What’s happening in K-12 foodservice?
A lot is happening, and it’s not good.
“During the 2021-22 school year, we have seen substantial price increases, especially on commodity items– a 11% increase in chicken, 3% increase in beef, 7% increase in eggs, and a 13% increase in pizza. Fresh bakery items have risen 10%. Milk prices have gone up 26%. There has been a 60% increase in foam plates, 27% increase in foil, 16% increase in straws, and a 10-13% increase in plastic utensils,” said Kelly Taylor, Child Nutrition Coordinator for the Central Indiana Educational Services Center (CIESC). The CIESC helps Indiana districts procure food service supplies.
“The 2022-23 school year will see double-digit increases on top of these for chicken, beef, eggs, pizza and milk,” Taylor continued.

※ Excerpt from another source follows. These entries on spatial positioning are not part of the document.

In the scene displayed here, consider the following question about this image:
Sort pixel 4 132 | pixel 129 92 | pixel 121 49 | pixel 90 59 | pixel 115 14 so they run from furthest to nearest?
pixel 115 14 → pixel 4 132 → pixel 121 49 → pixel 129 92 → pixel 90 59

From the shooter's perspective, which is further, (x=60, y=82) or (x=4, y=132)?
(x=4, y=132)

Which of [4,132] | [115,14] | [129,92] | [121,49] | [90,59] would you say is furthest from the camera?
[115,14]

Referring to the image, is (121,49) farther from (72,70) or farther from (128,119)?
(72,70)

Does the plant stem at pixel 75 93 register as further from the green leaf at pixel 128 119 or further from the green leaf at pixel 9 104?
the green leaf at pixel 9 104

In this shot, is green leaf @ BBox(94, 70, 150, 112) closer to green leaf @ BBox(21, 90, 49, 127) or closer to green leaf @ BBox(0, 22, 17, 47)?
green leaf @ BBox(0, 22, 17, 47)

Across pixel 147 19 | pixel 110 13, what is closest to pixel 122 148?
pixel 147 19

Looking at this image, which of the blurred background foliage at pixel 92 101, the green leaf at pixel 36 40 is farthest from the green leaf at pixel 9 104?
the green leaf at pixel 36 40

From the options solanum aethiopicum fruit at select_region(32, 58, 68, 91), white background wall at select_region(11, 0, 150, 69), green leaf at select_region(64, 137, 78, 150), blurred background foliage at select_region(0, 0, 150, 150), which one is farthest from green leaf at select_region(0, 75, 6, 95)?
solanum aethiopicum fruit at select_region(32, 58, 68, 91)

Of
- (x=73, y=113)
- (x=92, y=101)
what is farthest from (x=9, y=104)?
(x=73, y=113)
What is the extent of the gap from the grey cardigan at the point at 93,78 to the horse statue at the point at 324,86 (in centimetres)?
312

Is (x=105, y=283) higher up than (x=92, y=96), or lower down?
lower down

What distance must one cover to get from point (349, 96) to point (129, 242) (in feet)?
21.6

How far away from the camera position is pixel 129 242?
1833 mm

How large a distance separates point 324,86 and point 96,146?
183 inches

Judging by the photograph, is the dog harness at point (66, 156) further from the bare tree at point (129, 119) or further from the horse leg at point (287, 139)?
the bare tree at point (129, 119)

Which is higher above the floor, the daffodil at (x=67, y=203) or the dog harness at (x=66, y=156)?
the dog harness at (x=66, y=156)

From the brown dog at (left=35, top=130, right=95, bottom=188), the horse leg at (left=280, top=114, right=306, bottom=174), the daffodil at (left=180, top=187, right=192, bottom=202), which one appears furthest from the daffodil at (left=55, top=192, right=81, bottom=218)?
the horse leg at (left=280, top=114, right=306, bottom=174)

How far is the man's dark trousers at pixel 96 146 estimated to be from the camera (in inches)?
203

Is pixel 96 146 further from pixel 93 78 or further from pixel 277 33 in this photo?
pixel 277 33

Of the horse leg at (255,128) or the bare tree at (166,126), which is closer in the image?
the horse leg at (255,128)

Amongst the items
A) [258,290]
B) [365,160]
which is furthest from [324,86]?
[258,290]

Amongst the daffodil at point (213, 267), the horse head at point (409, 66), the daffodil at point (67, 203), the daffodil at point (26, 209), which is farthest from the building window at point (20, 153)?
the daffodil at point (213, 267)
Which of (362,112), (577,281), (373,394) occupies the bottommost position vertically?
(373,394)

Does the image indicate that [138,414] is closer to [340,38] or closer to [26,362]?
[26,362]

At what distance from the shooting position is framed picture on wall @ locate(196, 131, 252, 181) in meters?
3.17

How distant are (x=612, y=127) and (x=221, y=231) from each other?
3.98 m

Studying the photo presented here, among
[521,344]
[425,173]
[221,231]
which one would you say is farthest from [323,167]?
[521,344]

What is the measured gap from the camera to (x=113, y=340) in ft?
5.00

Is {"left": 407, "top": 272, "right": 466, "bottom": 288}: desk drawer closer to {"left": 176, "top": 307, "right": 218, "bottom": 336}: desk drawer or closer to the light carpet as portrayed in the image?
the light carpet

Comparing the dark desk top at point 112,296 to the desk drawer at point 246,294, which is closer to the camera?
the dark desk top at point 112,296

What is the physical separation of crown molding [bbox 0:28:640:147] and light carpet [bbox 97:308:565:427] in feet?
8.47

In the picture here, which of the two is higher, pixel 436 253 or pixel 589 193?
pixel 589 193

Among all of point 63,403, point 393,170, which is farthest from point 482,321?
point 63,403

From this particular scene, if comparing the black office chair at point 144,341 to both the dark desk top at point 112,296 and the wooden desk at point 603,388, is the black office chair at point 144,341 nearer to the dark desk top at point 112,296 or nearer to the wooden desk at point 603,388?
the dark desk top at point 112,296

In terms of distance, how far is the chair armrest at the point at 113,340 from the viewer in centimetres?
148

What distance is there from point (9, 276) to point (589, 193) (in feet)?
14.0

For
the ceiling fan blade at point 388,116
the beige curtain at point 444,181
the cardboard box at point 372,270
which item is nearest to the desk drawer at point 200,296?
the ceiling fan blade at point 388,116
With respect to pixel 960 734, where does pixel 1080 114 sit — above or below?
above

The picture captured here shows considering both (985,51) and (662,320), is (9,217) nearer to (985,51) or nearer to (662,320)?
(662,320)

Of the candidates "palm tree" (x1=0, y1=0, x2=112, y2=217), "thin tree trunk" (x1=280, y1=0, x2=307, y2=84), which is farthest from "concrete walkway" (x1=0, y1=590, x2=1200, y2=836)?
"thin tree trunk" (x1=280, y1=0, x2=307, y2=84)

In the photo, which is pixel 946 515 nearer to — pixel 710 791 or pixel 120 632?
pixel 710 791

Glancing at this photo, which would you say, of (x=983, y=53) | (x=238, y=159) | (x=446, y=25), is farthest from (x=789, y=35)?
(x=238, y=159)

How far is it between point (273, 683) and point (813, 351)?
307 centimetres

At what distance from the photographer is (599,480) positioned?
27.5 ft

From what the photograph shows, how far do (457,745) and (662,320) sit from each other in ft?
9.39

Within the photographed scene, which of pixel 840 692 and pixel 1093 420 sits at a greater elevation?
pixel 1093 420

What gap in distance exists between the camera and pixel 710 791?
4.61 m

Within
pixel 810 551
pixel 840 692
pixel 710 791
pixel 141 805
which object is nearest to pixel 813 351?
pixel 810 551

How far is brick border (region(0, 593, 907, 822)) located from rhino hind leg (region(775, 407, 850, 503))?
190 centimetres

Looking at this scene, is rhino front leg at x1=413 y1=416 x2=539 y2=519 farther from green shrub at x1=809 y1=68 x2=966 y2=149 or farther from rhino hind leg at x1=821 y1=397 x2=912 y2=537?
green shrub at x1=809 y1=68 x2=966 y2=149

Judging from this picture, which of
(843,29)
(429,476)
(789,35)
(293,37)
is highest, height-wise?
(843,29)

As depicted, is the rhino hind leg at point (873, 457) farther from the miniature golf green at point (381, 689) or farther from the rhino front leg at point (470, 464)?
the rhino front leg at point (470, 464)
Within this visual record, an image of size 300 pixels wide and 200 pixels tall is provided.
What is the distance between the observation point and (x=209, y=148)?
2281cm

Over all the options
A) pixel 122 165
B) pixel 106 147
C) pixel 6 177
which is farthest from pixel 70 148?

These increases are combined with record-high fuel costs resulting in fuel surcharges on deliveries. Not to mention, school districts are already low-margin clients for foodservice providers, so some suppliers are reducing or not providing services at all. “It has been a true test to get healthy meals on the table for our students,” Taylor said. “Over the past year, food service directors have been the unsung heroes of districts.”
When the National School Lunch Program (NSLP) and School Breakfast Program (SBP) began, many districts experienced large numbers of new participants. Now, foodservice directors wish they had a crystal ball to estimate next year’s numbers, to budget and manage those budgets appropriately. But they don’t.
What can districts do?
In most cases, foodservice budgets are separate from operating budgets. And while funds can be transferred to offset budget deficits, this creates additional accounting effort and is not sustainable in the long term. There are several tactics, however, that may help districts avoid going into the red.
1. Streamline the menu.
It’s not popular to cut choices, but it may be a solution short-term. Be up-front with stakeholders about the challenges you’re facing, and clearly communicate that while this is not a preferred action, it is necessary to get back on track.
2. Better manage indirect services.
Mitigate increases in direct costs by better controlling indirect costs like utilities, office supplies, equipment, allocations for administrative support and rent.
3. Optimize your group purchasing.
According to Taylor, about 95% of Indiana districts are members of a co-op. These partnerships combine purchasing power and incent vendors to stand up for your district in the marketplace. A strategic sourcing partner can also help get the most value from your vendors.
We all know that a well-balanced, healthy meal makes our bodies work most efficiently. Isn’t it time to make your foodservice budget match?